Cennetime Bakarken, gerek konunun ele alınışı, yorumlanışı ve gerekse sunuluşuyla, saygın bir yer edineceğini düşünüyorum. Cennetime Bakarken, anı roman türünün seçkin ve güçlü bir örneği.
Cennetime Bakarken’in kurgusal yanı hiç yok. O denli yalın o denli samimi. ‘Romanı güzelleştirmek’ adına kurgu desteğine meyletmiyor. Romanın akışı içinde, yerine göre geri dönüşlere, yeri geldiğinde an’a geçebiliyor rahatlıkla. Bu, daha ilk adımda, Nacak’ın romanına ne denli güvendiğinin kanıtı olurken, romana da ilk kez hissedilen bir tat katıyor.

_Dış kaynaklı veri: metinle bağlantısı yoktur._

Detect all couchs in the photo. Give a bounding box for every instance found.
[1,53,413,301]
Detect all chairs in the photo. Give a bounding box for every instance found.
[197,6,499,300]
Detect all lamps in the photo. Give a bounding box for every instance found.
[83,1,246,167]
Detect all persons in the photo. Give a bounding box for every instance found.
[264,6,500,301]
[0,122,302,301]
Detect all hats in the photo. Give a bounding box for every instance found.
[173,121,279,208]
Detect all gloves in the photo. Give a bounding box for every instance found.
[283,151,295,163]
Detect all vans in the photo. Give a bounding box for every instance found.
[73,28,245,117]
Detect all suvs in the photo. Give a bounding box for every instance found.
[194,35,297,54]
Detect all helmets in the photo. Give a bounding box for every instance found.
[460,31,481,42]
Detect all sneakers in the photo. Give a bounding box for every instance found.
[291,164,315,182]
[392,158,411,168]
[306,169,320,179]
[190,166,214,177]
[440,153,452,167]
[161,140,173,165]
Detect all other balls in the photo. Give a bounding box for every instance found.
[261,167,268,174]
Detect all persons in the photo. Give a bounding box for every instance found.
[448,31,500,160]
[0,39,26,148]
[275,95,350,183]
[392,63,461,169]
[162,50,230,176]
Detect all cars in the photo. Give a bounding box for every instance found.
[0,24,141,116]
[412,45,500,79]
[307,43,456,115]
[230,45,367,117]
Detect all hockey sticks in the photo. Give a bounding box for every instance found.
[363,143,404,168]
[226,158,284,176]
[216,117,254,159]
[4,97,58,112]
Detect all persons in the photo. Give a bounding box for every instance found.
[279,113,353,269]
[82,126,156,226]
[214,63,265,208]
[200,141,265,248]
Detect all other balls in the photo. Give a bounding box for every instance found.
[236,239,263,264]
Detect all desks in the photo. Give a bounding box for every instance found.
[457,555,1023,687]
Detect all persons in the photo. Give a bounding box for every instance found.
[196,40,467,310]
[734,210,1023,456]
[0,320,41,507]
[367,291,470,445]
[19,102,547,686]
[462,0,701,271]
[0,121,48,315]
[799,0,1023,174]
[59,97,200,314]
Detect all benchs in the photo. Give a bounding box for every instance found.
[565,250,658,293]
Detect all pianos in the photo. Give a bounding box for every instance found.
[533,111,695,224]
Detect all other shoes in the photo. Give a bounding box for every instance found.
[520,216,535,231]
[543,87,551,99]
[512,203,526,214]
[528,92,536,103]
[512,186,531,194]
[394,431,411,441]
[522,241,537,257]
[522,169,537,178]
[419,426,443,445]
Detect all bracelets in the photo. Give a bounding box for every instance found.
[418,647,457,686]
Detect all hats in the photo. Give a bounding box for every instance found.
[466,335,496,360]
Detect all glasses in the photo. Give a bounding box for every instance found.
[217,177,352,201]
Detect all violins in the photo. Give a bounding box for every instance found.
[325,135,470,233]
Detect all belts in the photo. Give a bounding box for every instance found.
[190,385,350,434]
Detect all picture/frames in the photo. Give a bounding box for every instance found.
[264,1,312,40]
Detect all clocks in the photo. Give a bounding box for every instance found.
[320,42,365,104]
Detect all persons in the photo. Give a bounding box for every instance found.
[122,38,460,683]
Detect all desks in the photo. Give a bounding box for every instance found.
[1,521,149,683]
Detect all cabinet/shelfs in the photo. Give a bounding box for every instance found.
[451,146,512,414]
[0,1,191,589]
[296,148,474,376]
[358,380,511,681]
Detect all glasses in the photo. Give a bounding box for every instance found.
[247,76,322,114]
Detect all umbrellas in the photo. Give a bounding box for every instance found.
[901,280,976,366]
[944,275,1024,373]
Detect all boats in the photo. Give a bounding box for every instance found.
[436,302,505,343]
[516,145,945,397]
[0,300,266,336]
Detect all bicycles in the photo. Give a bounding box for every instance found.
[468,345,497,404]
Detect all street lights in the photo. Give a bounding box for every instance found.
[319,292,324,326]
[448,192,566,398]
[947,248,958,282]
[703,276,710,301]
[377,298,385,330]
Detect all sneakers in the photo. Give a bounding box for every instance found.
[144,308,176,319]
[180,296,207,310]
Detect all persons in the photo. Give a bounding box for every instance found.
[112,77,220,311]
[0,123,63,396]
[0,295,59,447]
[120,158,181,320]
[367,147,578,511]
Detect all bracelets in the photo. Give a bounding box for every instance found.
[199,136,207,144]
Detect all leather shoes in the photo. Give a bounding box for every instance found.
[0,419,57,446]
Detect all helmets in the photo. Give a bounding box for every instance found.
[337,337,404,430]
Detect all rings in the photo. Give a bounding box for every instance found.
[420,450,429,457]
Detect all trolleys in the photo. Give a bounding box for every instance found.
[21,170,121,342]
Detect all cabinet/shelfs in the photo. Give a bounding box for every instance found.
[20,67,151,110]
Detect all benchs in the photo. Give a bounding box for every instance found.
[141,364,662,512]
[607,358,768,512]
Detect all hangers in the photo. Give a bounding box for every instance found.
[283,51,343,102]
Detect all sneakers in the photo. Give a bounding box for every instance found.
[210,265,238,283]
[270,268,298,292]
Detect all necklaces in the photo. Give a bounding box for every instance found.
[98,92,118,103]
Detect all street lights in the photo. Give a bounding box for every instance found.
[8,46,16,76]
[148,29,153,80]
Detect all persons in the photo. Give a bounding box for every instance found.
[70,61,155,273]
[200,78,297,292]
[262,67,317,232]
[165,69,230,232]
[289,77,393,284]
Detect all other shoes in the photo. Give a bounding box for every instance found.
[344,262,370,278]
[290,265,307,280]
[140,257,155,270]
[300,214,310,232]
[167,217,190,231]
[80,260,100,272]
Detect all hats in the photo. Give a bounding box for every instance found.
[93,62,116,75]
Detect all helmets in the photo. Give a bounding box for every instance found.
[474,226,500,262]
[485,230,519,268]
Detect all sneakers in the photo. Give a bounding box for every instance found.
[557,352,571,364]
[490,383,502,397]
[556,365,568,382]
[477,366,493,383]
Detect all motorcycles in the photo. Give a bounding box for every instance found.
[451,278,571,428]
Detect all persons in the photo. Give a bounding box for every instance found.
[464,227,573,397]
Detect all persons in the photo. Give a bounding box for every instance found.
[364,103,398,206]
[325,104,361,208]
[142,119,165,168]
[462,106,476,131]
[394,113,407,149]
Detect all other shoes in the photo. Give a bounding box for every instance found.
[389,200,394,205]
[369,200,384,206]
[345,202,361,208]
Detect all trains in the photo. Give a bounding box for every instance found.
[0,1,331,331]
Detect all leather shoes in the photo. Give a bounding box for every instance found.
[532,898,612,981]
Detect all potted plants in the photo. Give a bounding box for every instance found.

Ve Nacak, romanı karşısında alabildiğine samimi duruyor. Yalnız yüreğini değil, ruhunu da olanca yalınlığıyla ortaya koyuyor. Bu özellik, yaşadıklarına ve yazdıklarına duyduğu güvenin kanıtı.
Roman okunduğunda görülecektir ki, hiçbir öznel ya da nesnel eleştiriden çekindiği yok. Lütfiye Nacak, hiç de özel bir çaba içine girmeksizin, insanın sosyal ve ruhsal gelişmesinin önünde engel konumdaki tabuları, yaşamıyla ve yazdıklarıyla yerle bir ediyor.
Bu bakımdan Cennetime Bakarken, tabu sahiplerince tam bir hoşlukla karşılanmayacağı açıktır. Romanın dikkat çeken bir diğer özelliği dili… Dildeki ustalık ve güzellik dikkate alındığında, romanı okuyanların ezici çoğunluğu, Cennetime Bakarken’in Lütfiye’nin ilk romanı olduğuna kolayca inanmayacaklar.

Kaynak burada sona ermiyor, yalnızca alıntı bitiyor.